Most significant accomplishment: Finding a novel mechanism that regulates the innate immune system, and using this to develop therapeutics for fibrosing diseases.
My long-term interest in how cells differentiate, form tissues containing different cell types, and how the different cell types sense each other led to a potential treatment for fibrosing diseases, where scar tissue forms in inappropriate places and interferes with organ function. These diseases, for which there is no effective therapy, kill more people than cancer. We found that the human serum protein SAP (also called PTX2, PTX-2, or pentraxin-2) prevents monocytes from differentiating into fibrocytes, which are fibroblast-like cells that participate in scar tissue formation. Realizing that SAP could be used to block scar tissue formation, I co-founded Promedior, a biotechnology company, to develop therapies for fibrotic diseases. Phase 2 clinical trials of SAP have had remarkable success in treating two lethal fibrosing diseases, idiopathic pulmonary fibrosis and myelofibrosis.
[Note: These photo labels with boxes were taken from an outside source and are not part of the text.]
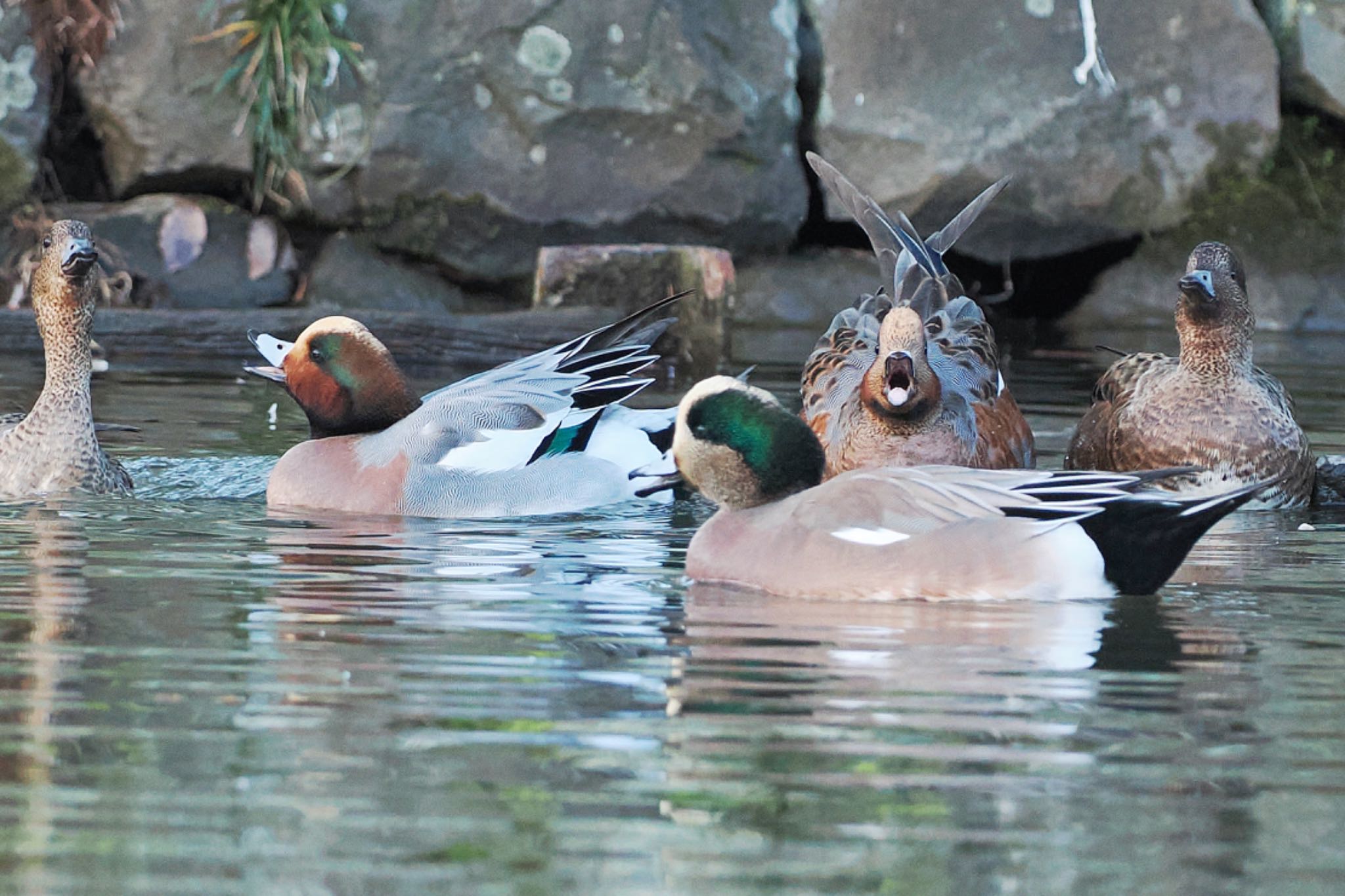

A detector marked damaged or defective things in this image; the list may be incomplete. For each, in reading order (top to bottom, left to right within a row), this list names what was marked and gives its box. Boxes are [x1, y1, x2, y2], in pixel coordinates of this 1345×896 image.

male wigeon with rust head [250, 294, 694, 518]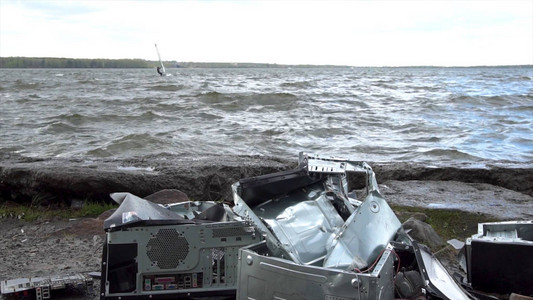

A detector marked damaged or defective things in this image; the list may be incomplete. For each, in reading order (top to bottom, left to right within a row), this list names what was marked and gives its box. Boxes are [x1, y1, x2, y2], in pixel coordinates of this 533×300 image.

smashed monitor [100, 193, 260, 298]
smashed monitor [231, 154, 472, 298]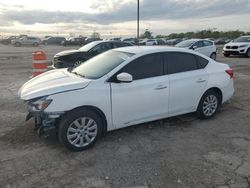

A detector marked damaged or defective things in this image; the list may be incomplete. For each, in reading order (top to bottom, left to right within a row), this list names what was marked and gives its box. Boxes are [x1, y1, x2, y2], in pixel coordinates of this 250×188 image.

damaged front bumper [25, 111, 63, 136]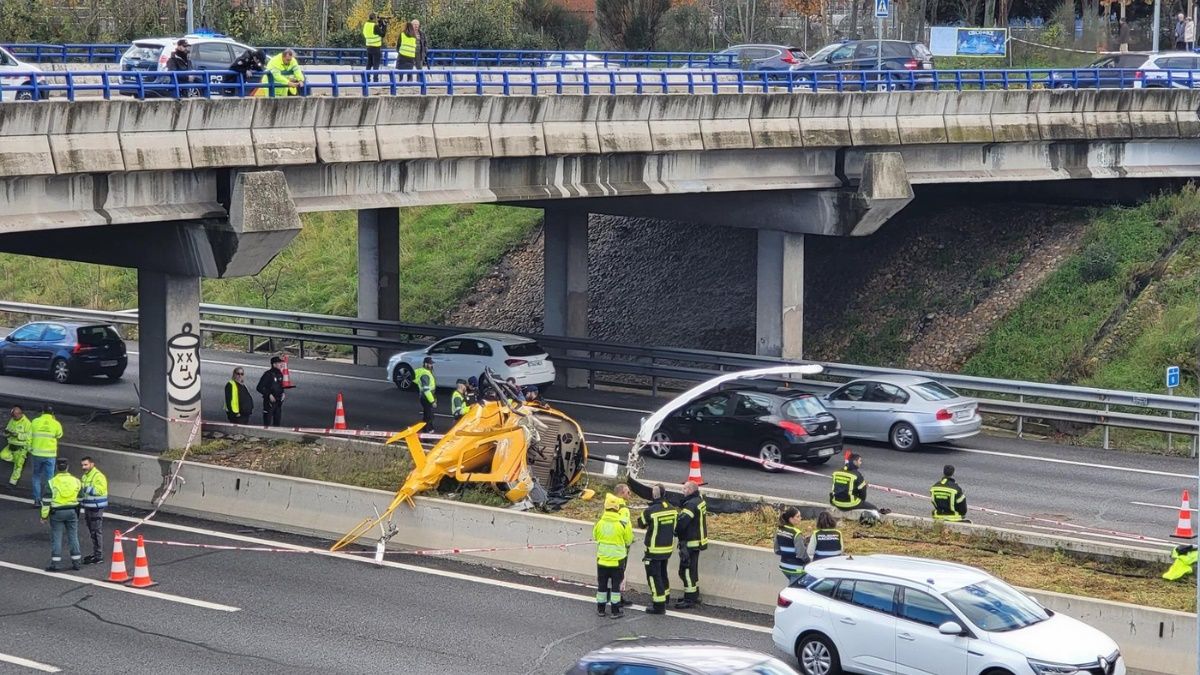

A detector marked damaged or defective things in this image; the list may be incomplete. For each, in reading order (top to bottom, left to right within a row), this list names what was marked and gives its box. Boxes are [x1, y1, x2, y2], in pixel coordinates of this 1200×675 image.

crashed yellow helicopter [328, 378, 592, 552]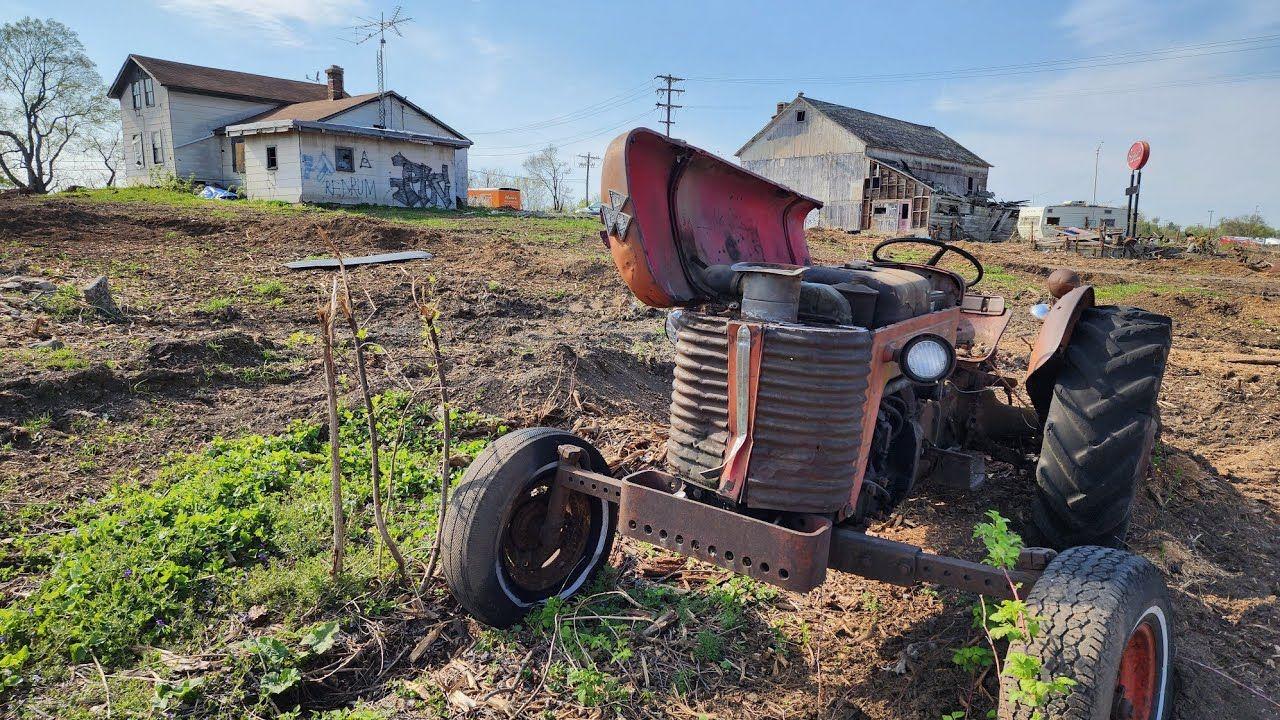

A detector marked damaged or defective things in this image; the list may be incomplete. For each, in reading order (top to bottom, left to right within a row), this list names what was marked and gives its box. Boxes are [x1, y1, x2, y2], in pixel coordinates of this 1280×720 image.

broken window [335, 146, 355, 172]
rusty sheet metal [716, 322, 762, 502]
rusty sheet metal [670, 311, 870, 512]
rusty tractor [442, 130, 1177, 717]
rusty sheet metal [844, 304, 957, 517]
rusty metal fender [1024, 283, 1095, 412]
rusty sheet metal [616, 471, 829, 589]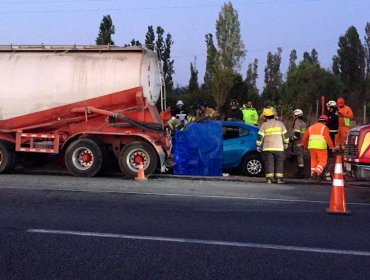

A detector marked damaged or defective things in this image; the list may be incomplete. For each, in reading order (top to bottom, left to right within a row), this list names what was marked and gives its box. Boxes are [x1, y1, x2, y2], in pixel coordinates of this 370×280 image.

crashed car [221, 119, 264, 176]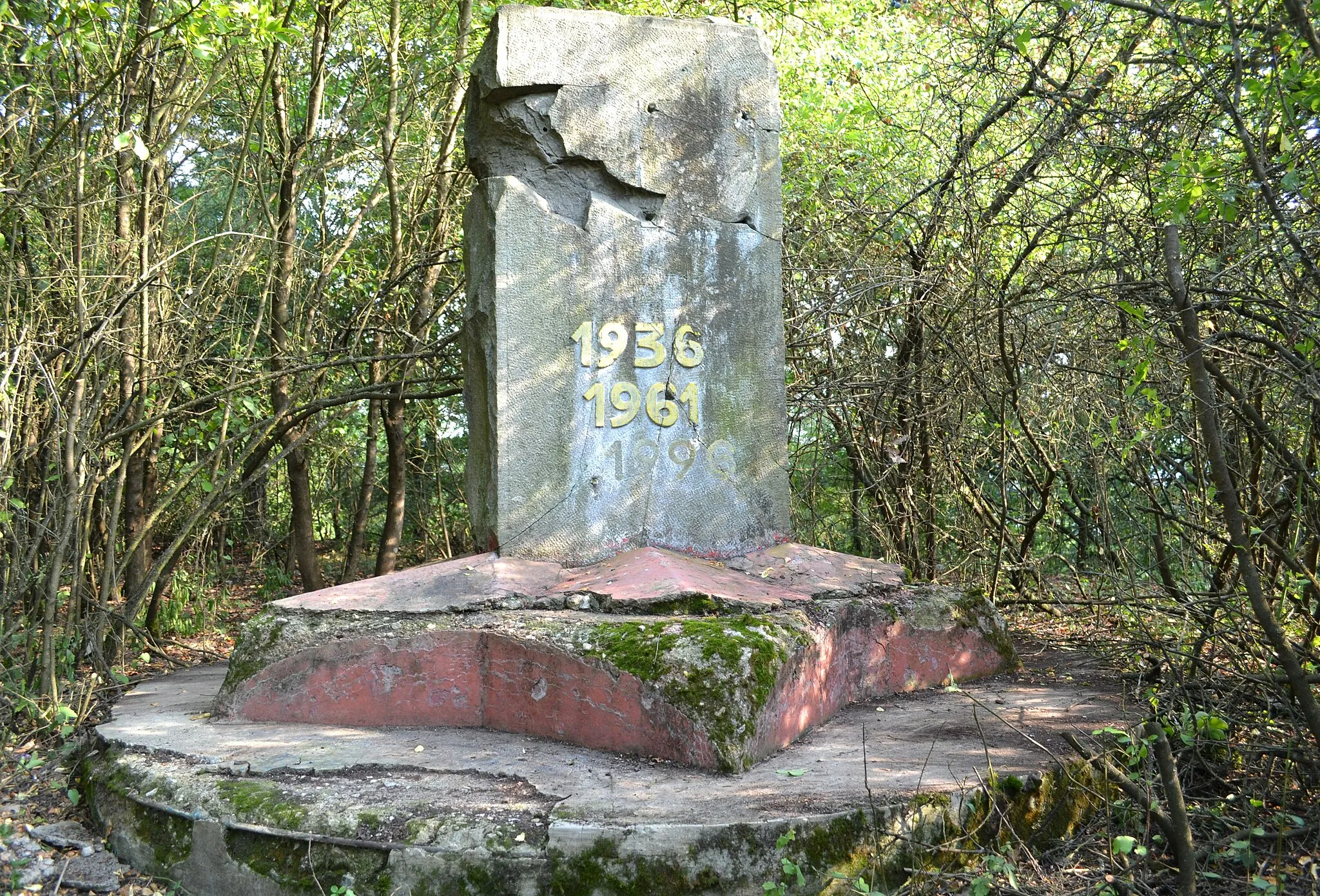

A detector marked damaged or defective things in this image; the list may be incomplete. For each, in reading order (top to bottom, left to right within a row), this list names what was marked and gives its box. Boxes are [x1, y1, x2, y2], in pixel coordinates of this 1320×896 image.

broken concrete edge [218, 591, 1019, 775]
broken concrete edge [82, 749, 1109, 896]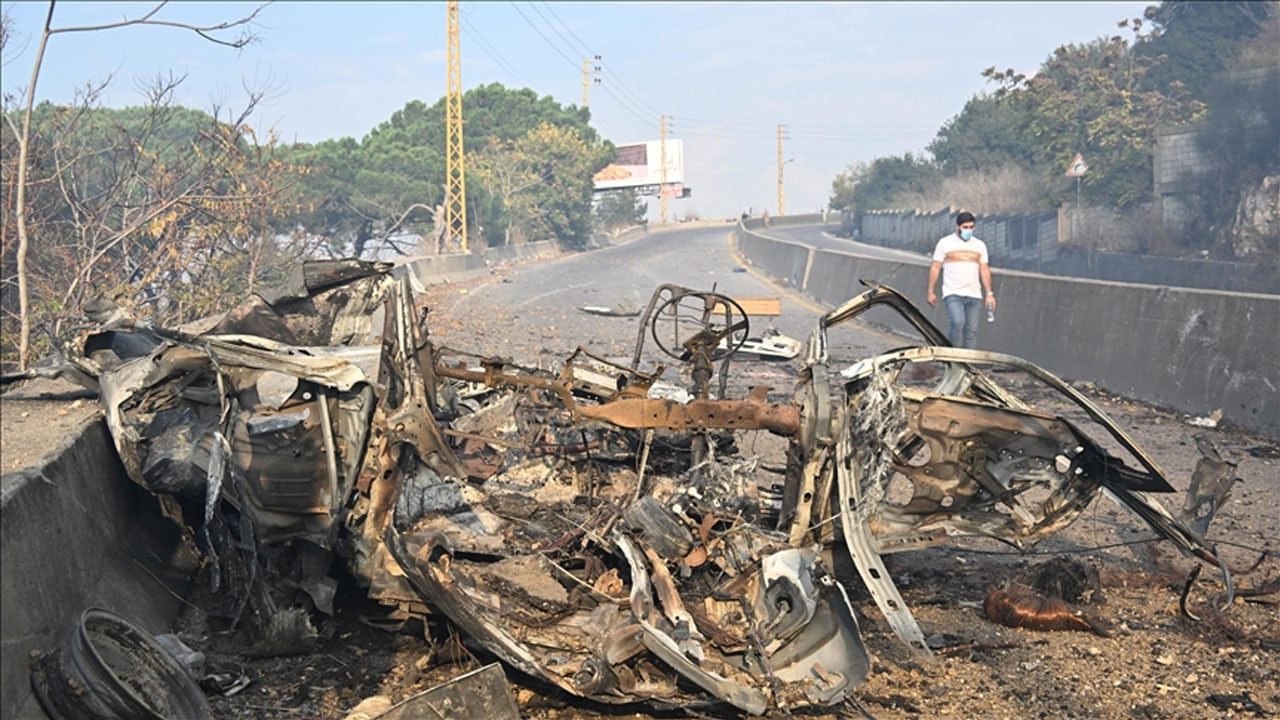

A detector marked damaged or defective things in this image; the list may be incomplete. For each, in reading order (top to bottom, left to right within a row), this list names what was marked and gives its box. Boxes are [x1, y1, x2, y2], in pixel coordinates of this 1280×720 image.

burnt car wreckage [45, 262, 1232, 712]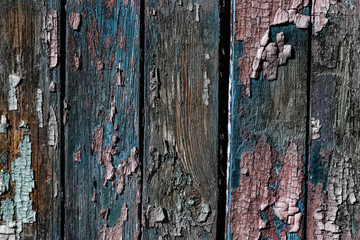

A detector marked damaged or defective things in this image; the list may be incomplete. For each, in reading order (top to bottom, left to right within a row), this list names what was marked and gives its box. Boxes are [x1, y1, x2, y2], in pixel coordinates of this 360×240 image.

chipped paint fragment [11, 134, 35, 232]
chipped paint fragment [100, 204, 129, 240]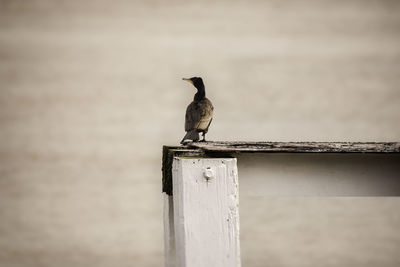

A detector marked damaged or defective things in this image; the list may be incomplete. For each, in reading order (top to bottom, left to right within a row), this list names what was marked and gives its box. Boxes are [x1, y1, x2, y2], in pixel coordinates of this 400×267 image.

chipped white paint [165, 158, 242, 266]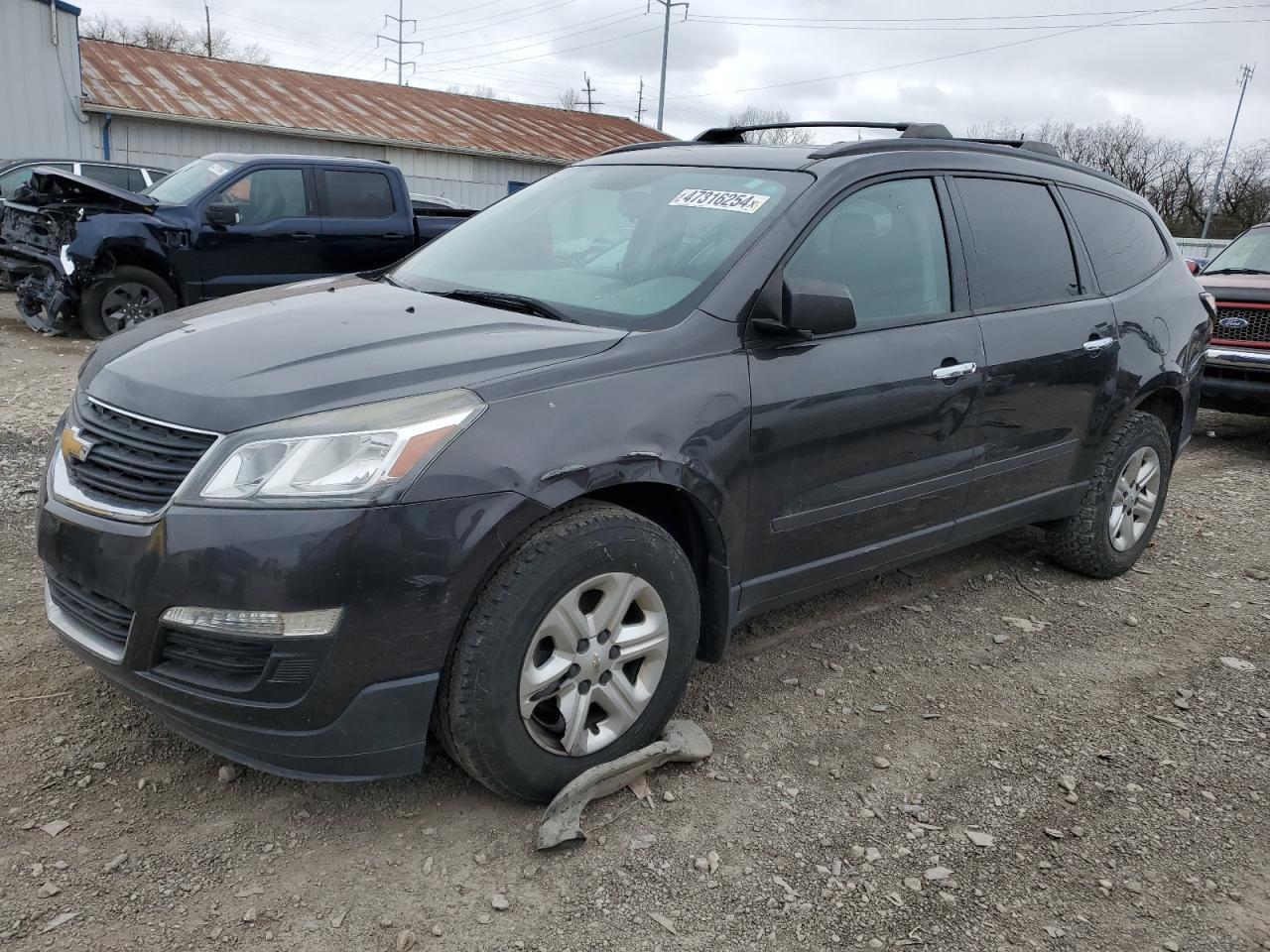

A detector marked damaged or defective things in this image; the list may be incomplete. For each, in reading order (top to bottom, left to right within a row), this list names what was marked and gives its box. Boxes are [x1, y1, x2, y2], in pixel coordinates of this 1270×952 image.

damaged pickup truck [2, 155, 474, 337]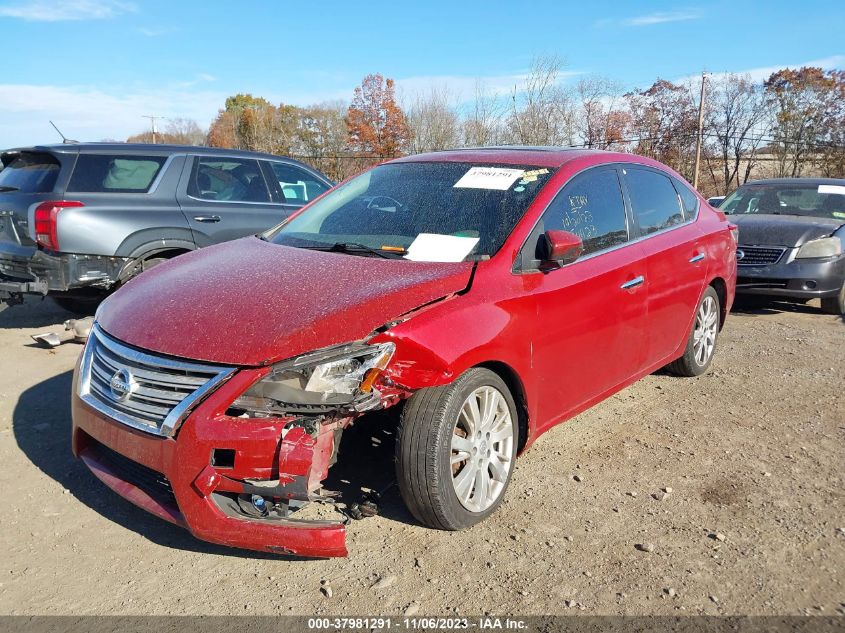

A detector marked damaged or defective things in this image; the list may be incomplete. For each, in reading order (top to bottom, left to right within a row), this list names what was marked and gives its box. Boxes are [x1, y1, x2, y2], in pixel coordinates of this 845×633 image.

crumpled front bumper [69, 360, 352, 556]
broken headlight assembly [227, 340, 392, 414]
damaged red nissan sentra [71, 147, 732, 552]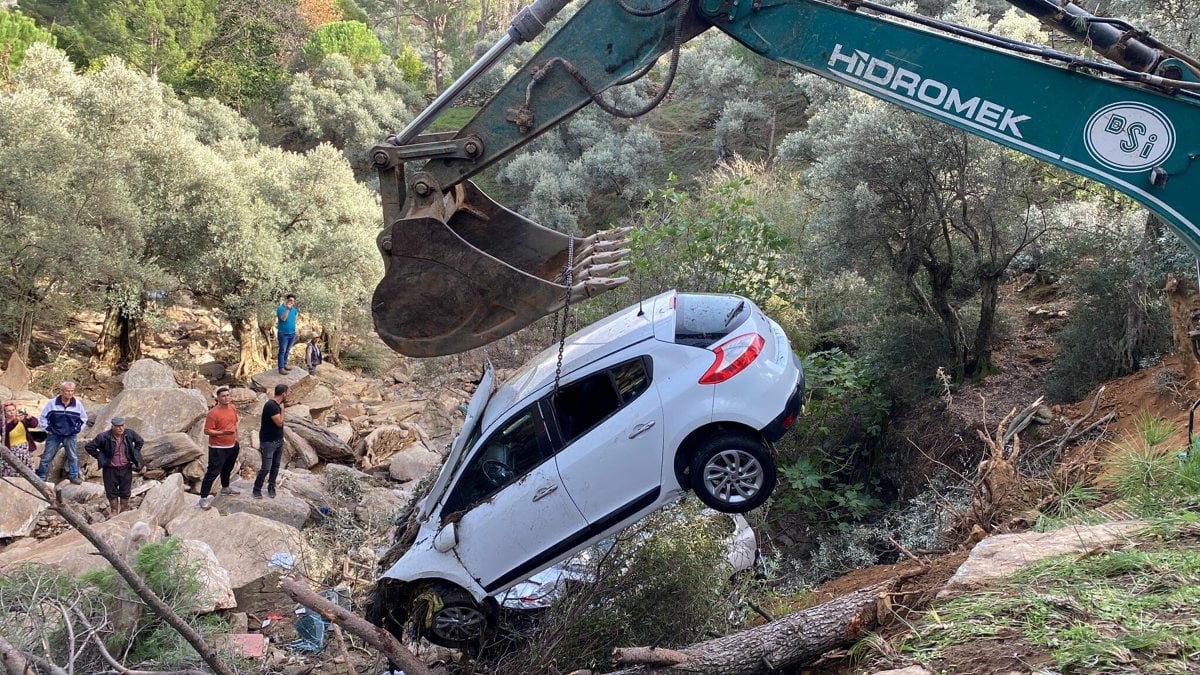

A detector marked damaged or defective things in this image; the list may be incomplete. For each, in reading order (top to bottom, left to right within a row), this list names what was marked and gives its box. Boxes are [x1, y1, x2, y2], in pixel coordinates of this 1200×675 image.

white damaged car [376, 290, 808, 648]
Roche purchased Promedior and is now doing Phase 3 trials of SAP in pulmonary fibrosis patients. Our observations of SAP effects on neutrophils, monocytes, and macrophages, showing that SAP essentially calms the innate immune system, has not only reoriented basic research in this area, but may change how a broad range of deadly diseases are treated.
Our current work on fibrosis focuses on second-generation therapeutics, based on our identification of the key SAP receptors (SAP receptor agonists strongly inhibit fibrosis), and our identification of a novel mechanism where an extracellular enzyme called sialidase 3 potentiates fibrosis. In an exciting new direction, we found a new class of sialidase inhibitors that completely attenuate fibrosis in a mouse model, and we are working to take the sialidase inhibitors and the SAP receptor agonists into the clinic with the help of a new startup company I co-founded.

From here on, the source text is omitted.